• [Instructions for the task]: Whenever a line below mentions the word "connected", that line should be copied.

* * *

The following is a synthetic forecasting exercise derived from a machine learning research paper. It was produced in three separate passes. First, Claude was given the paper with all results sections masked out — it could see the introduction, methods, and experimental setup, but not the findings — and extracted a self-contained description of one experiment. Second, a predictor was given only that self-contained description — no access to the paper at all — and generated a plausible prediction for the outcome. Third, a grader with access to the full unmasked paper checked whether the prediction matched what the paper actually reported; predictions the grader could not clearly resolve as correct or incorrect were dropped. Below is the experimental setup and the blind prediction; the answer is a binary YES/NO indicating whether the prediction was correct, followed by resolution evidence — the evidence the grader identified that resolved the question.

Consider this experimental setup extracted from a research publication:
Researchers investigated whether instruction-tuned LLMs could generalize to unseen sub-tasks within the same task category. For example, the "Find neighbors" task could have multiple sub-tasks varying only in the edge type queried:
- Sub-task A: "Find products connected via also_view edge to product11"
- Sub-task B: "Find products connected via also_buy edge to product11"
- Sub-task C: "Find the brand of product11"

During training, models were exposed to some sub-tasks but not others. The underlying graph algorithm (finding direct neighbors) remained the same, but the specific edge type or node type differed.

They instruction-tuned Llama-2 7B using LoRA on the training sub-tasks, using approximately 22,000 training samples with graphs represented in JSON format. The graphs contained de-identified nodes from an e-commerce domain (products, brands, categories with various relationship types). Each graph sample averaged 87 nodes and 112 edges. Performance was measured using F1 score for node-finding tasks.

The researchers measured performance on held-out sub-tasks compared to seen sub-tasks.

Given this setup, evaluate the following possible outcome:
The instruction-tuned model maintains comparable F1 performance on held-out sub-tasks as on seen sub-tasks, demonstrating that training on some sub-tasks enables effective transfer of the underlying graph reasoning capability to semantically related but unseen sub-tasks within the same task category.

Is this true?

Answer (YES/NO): YES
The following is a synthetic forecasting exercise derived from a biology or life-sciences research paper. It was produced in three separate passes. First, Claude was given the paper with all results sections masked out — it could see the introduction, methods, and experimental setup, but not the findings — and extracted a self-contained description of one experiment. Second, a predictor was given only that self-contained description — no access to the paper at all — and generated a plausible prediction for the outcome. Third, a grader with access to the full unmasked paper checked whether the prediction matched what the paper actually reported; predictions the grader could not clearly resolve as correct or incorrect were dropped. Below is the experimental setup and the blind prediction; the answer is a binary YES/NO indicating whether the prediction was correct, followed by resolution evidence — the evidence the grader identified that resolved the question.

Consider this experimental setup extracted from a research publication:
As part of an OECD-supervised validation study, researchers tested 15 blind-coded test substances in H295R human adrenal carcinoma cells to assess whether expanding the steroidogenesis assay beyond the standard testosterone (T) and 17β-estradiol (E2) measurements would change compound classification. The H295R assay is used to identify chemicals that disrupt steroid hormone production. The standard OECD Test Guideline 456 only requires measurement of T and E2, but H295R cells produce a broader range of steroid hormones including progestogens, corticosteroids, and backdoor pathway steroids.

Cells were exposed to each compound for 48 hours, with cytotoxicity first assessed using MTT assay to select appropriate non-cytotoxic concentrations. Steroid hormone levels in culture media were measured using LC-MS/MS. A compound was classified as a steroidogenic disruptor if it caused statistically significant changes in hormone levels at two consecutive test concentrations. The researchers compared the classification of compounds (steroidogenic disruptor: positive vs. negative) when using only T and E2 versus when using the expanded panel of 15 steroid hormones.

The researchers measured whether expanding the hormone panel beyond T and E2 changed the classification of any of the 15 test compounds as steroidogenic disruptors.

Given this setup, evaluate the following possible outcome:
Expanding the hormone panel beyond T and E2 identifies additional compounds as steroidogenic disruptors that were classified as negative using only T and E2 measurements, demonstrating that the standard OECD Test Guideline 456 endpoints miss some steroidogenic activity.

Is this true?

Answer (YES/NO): NO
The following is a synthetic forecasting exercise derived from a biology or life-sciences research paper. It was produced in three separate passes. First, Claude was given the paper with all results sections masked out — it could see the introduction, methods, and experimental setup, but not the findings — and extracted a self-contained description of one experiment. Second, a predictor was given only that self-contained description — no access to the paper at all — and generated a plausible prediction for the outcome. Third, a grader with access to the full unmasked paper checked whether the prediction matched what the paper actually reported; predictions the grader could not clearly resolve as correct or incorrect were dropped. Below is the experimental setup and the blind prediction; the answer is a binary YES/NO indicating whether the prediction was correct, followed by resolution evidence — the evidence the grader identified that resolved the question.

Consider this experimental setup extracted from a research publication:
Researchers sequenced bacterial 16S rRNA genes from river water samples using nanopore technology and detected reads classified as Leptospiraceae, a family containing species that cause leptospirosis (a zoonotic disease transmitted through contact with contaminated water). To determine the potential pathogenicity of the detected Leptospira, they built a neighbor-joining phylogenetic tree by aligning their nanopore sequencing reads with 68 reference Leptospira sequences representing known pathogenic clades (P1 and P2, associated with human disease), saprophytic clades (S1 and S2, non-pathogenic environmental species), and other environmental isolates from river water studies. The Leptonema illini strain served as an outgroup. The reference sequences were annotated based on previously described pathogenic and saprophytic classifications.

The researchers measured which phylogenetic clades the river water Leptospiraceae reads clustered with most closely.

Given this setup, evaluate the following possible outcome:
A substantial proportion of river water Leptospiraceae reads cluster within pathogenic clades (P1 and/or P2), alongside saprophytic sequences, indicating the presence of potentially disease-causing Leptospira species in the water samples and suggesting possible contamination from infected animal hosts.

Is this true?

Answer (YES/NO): NO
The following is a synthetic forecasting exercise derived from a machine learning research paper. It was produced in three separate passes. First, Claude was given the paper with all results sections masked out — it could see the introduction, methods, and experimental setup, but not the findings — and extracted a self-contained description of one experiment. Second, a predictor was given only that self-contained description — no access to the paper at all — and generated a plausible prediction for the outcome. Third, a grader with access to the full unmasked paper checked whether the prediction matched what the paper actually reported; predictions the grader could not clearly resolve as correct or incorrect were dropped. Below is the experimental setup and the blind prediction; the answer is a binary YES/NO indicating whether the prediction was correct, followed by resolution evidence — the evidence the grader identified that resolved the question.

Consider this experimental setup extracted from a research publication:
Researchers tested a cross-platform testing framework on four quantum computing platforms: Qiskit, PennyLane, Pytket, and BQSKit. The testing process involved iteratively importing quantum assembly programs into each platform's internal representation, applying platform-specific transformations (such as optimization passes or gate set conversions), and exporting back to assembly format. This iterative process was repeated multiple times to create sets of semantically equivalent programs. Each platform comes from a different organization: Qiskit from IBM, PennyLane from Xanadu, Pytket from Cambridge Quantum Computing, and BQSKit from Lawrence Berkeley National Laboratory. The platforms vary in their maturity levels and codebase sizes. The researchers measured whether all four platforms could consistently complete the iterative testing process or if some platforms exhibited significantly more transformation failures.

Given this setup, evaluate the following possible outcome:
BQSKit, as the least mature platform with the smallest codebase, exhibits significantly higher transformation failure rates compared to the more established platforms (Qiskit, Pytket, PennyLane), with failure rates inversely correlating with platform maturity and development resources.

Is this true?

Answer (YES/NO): NO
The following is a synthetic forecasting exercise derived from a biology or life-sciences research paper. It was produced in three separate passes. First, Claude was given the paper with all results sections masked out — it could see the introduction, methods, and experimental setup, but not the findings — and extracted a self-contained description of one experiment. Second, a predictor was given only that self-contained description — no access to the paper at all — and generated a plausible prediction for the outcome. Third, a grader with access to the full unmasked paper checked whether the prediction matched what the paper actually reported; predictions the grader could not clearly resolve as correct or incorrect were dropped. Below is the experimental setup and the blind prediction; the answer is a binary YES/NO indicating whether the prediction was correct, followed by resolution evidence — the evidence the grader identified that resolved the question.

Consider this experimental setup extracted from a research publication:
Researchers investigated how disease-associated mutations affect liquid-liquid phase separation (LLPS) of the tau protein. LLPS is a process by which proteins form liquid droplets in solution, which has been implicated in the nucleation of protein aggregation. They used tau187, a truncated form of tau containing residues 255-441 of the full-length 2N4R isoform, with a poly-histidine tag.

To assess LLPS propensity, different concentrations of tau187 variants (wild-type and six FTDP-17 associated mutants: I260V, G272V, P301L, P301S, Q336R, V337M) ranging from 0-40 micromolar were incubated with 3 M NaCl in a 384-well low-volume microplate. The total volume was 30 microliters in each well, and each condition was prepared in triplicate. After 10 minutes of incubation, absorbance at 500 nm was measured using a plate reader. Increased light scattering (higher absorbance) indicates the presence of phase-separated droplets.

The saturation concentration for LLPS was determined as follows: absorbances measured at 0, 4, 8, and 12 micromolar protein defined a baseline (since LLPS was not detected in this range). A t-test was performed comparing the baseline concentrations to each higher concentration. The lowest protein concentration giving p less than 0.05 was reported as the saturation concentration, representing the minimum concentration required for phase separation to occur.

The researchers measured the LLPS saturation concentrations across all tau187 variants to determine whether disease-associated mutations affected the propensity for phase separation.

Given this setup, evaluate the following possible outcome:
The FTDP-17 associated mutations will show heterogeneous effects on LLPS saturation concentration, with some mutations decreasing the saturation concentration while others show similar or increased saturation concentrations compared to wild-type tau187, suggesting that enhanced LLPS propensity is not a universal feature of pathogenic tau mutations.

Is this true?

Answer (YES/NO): YES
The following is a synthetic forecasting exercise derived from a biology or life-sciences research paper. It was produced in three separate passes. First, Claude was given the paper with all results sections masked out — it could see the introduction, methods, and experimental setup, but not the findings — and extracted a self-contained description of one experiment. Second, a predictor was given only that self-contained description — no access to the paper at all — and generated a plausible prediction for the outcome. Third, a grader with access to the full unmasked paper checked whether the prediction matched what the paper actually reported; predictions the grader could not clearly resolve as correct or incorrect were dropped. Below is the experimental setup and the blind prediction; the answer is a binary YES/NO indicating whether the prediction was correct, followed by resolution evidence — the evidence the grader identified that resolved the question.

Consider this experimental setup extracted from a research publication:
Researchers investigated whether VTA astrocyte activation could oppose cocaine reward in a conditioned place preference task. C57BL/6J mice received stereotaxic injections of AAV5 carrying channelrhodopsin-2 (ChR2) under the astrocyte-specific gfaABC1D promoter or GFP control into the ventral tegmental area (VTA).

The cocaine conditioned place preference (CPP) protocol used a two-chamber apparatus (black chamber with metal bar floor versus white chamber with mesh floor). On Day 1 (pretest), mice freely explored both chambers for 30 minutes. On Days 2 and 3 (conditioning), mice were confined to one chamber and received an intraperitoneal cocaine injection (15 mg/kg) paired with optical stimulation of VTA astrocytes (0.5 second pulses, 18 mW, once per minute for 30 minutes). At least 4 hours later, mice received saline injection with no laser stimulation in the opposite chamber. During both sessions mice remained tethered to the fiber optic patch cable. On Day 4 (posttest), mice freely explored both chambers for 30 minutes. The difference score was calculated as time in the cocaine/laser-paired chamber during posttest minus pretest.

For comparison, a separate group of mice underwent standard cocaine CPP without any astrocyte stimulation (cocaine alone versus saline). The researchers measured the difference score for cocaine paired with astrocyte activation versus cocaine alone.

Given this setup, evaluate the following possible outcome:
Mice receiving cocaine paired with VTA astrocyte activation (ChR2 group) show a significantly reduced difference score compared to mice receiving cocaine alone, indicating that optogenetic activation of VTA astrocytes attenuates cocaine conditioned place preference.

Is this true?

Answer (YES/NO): NO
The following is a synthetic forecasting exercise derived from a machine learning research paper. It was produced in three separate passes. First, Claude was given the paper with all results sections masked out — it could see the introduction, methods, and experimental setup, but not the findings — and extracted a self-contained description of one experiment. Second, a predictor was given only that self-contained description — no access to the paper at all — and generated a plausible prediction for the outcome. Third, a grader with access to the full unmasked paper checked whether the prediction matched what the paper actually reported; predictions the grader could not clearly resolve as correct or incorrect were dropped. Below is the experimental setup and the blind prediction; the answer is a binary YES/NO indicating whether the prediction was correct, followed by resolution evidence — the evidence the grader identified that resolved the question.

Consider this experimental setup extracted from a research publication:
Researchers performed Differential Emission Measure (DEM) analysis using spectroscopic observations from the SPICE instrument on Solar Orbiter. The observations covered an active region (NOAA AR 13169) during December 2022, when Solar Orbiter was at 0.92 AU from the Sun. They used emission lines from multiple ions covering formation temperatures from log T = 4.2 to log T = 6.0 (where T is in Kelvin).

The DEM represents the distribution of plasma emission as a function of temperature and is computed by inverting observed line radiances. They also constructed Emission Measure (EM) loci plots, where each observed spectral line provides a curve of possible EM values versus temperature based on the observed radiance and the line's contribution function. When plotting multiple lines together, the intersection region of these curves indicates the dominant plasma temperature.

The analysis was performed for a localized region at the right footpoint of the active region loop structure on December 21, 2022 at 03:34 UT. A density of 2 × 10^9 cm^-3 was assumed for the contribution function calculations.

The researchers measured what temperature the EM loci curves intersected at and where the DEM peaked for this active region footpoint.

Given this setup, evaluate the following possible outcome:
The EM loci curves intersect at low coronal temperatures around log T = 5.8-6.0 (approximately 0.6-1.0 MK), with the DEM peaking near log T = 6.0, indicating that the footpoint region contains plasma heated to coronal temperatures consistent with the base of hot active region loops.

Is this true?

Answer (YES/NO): NO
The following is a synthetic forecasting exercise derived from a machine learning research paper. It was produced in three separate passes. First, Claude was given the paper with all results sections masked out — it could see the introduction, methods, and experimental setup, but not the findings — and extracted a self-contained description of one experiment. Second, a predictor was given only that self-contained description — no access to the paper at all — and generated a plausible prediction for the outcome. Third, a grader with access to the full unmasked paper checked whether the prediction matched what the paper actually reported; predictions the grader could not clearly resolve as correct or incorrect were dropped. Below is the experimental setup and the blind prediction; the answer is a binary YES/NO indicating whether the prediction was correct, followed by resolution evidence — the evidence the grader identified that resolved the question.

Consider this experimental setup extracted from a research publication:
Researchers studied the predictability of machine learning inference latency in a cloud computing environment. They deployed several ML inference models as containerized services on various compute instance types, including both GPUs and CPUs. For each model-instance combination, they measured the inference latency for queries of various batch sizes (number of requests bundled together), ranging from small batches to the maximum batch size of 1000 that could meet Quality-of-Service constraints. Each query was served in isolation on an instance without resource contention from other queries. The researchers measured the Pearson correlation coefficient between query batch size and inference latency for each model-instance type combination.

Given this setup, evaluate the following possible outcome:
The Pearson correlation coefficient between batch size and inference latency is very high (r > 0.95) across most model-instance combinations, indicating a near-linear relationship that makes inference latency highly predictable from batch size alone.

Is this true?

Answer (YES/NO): YES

* * *

• [Answer to the exercise]:
- Sub-task A: "Find products connected via also_view edge to product11"
- Sub-task B: "Find products connected via also_buy edge to product11"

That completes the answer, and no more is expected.